Fernando Sebastián Aguilar CMF (; 14 December 1929 – 24 January 2019) was a Spanish cardinal of the Roman Catholic Church and the Archbishop Emeritus of Pamplona y Tudela.  Pope Francis created him a cardinal in a consistory of February 22, 2014.

Biography and Education
Sebastián  Aguilar was born in Calatayud, Province of Zaragoza on 14 December 1929.
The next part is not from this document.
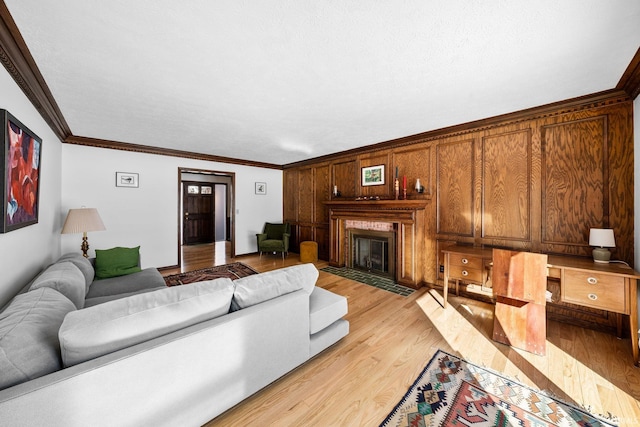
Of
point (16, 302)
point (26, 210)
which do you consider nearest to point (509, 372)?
→ point (16, 302)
He entered the Congregation of the Missionary Sons of the Immaculate Heart of Mary (Claretians) and made his religious profession on 8 September 1946. After completing his studies in philosophy and theology in the seminaries of the congregation, he was ordained a priest on 28 June 1953. Sebastián Aguilar obtained a doctorate in Sacred Theology from the Pontifical University of St. Thomas Aquinas, ''Angelicum in 1957 with a dissertation entitled “Maternitatis divinae diversa ratio apud Didacum Alvarez et Franciscum Suarez”.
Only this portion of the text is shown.